Here Douglas walks on stage, bare foot, dressed in white pyjama. A uniformed nurse, on standby, watches him closely. She’ll be his first responder. His final gesture has re-shaped to become a right arm raised high, with the fist declaring ‘I hereby pledge. This is my truth.’ Douglas then walks to exit stage left.
(Update of 19 July 2020)
Douglas Wright, New Zealand’s uniquely meteoric dancer, choreographer, writer, artist, died in late 2018. His last choreography, a short solo, M_Nod, was reviewed in On Dancing. His last full-length work, The Kiss Inside, was also reviewed here.
Douglas’ close colleague, rehearsal director and now choreographic executor, Megan Adams, has produced an unusual and poignant video document which traces the solo Douglas choreographed for himself within The Kiss Inside, but which he was only able to dance at some performances, when his health and stamina permitted.
Tempo Dance Festival, normally an annual live season in Auckland, has become a digital season this year due to Covid restrictions. Megan’s film is being screened this week, until Sunday.
From TDF website: It is an absolute honour to be hosting Douglas Wright’s The Kiss Inside (solo) this week on the Tempo digital stage. Thank you to Megan Adams for bringing this film together and allowing us to share such rare and beautiful footage.

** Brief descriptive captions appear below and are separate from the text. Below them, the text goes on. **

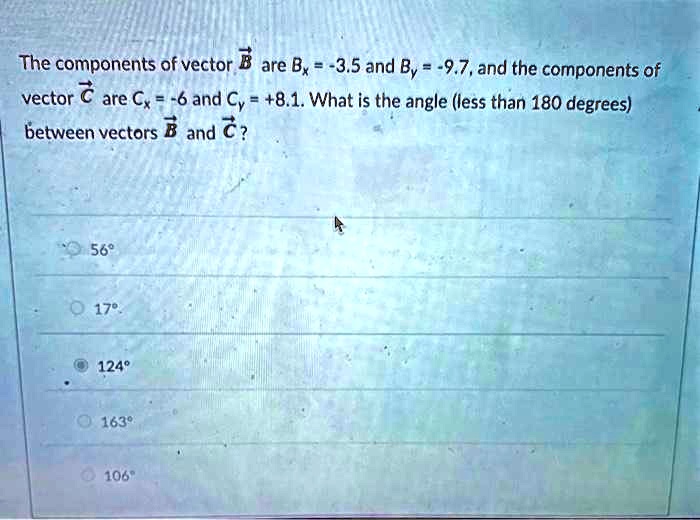 SOLVED: The components of vector B are Bx=-3.5 and By=-9.7, and the ...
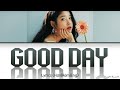 IU Good Day Lyrics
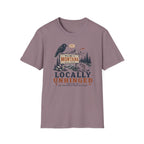Locally Unhinged T-Shirt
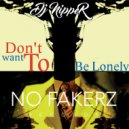 DJ NiPPER - Don't Want To Be Lonely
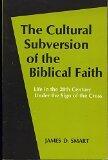 The Cultural Subversion of the Biblical Faith: Life in the 20th Century under the Sign of the Cross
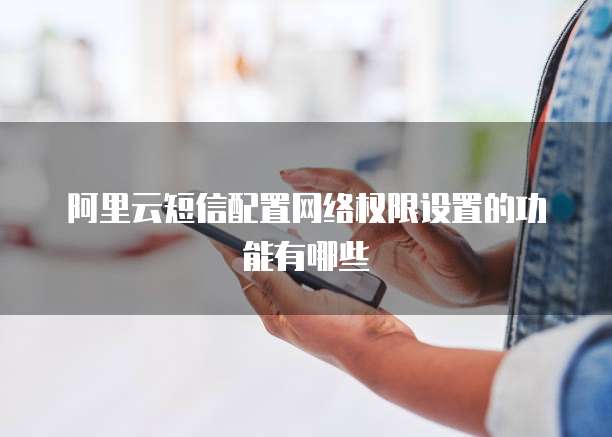 阿里云短信配置网络权限设置的功能有哪些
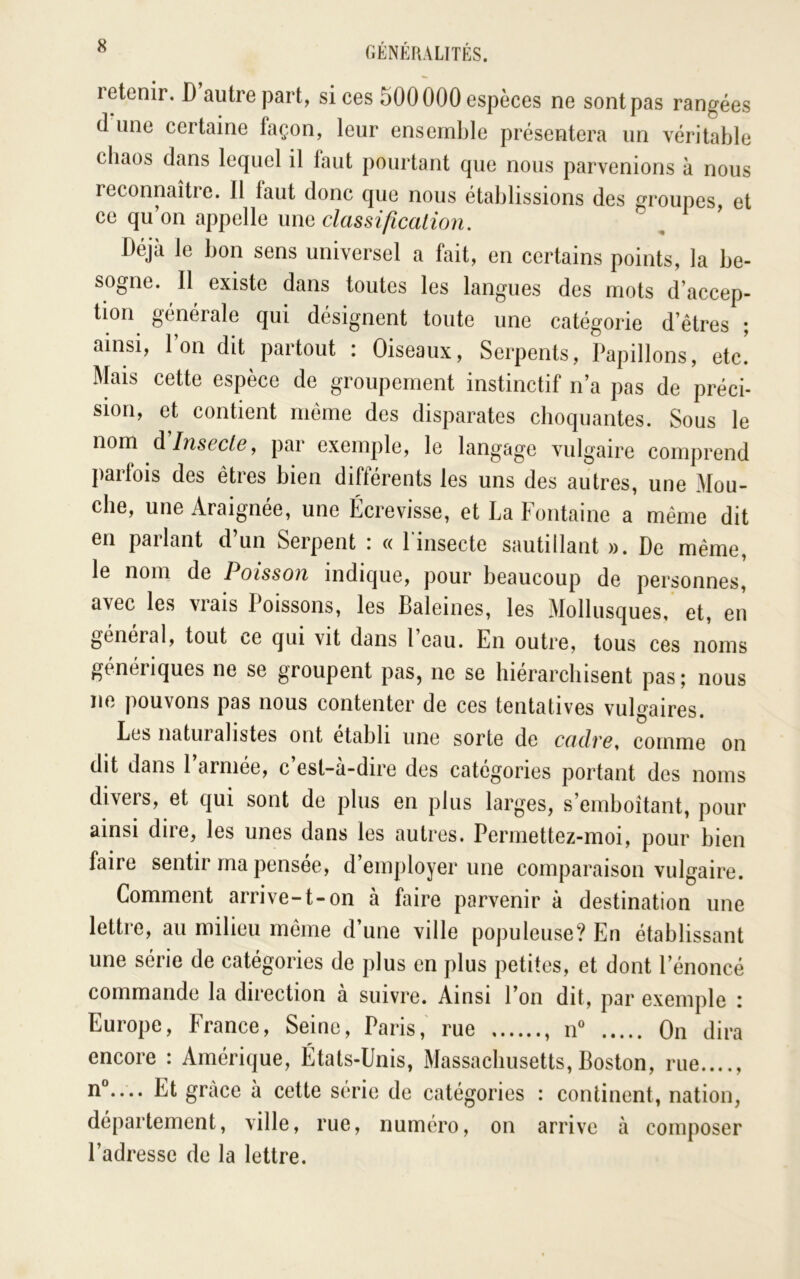 retenir. D autre part, si ces 500000 espèces ne sont pas rangées (1 une certaine façon, leur ensemble présentera un véritable chaos dans lequel il faut pourtant que nous parvenions à nous reconnaître. Il faut donc que nous établissions des groupes, et ce qu’on appelle une classification. Déjà le bon sens universel a fait, en certains points, la be- sogne. Il existe dans toutes les langues des mots d’accep- tion générale qui désignent toute une catégorie d’êtres ; ainsi, l’on dit partout : Oiseaux, Serpents, Papillons, etc! Mais cette espèce de groupement instinctif n’a pas de préci- sion, et contient meme des disparates choquantes. Sous le nom à Insecte y par exemple, le langage vulgaire comprend parfois des êtres bien différents les uns des autres, une Mou- che, une Araignée, une Écrevisse, et La Fontaine a même dit en parlant d’un Serpent : « l’insecte sautillant ». De même, le nom de Poisson indique, pour beaucoup de personnes, avec les vrais Poissons, les Baleines, les Mollusques, et, en general, tout ce qui vit dans 1 eau. En outre, tous ces noms génériques ne se groupent pas, ne se hiérarchisent pas ; nous ne pouvons pas nous contenter de ces tentatives vulgaires. Les naturalistes ont établi une sorte de cadre, comme on dit dans l’armée, c’est-à-dire des catégories portant des noms divers, et qui sont de plus en plus larges, s’emboîtant, pour ainsi dire, les unes dans les autres. Permettez-moi, pour bien faire sentir ma pensée, d’employer une comparaison vulgaire. Comment arrive-1-on à faire parvenir à destination une lettie, au milieu même d une ville populeuse? En établissant une série de catégories de plus en plus petites, et dont l’énoncé commande la direction à suivre. Ainsi l’on dit, par exemple : Europe, France, Seine, Paris, rue , n On dira encore : Amérique, États-Unis, Massachusetts, Boston, rue...., n“.... Et grâce à cette série de catégories : continent, nation, département, ville, rue, numéro, on arrive à composer l’adresse de la lettre.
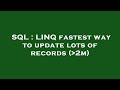 SQL : LINQ fastest way to update lots of records ( 2m)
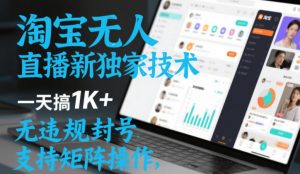 淘宝无人直播最新独家技术,一天搞1K+,无违规封号,支持矩阵操作,长期稳定【内部揭秘】-阳知网创资源库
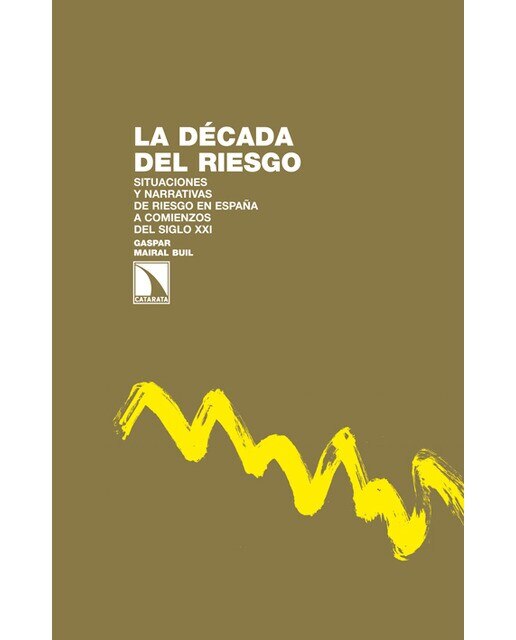 La Década Del Riesgo 1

Here’s what Megan has to say about the work:
The Kiss Inside (2015) was the last time Douglas Wright performed on stage. He made an exquisite solo which sadly, due to sickness, he was unable to perform at every venue, so many people missed the opportunity to see him dance. In fact, Douglas didn’t advertise that he was performing, so many people didn’t even know that he had choreographed a solo for himself in this work. This solo was made over many weeks in his lounge in Mount Albert, Auckland. He would make choreographic material and I would visit him every week and he would show me what he had made, tell me where he thought it would go and we’d listened to music he was considering. We would share choreographic ideas and scrutinise every detail of the movement. Afterwards we would drink tea, talk about life and laugh. I occasionally videoed the sessions and the rehearsal footage in the film is of the first time that Douglas performed the entire dance from start to finish. I love the intimacy of the footage, we can hear him breathe and sigh and feel his vulnerability as he finds his way through such an intricate solo for the first time. What an absolute privilege it is to witness visionary artist Douglas Wright rehearsing at home, in his jeans and boots, in front of his favourite chair and the statue of a saint.

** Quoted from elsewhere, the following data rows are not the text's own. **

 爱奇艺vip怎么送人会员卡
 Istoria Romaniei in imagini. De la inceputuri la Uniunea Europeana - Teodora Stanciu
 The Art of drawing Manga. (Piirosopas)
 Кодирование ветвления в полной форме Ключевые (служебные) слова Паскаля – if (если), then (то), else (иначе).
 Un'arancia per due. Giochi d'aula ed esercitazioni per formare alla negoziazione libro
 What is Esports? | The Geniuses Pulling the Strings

Douglas Wright’s The Kiss Inside (solo) will be up on the Tempo website from the 15–19 of July.
There are motifs in this dance we recognise and remember from other work by Douglas (especially Elegy)—a kind of urgent semaphore of gesture, a celestial signing, in which we are being told things. This is before or beyond language—dance typically has no script anyway—but Douglas always had an urgent need to communicate—and indeed used dance, also visual art of found sculpture, and drawing—plus a considerable body of writing, to do just that.
Body of work. Work of the body. How he savoured language and its parallel existence alongside movement to say what he thought we should know.
This ascetic dance catches death by the tail and cheats it by 9 minutes. You can say a lot in 9 minutes if that’s all the time you’ve got. It’s how long it took me to write this review.
Jennifer Shennan, 16 July 2020
Featured image: Douglas Wright rehearsing his solo from The Kiss Inside, 2014.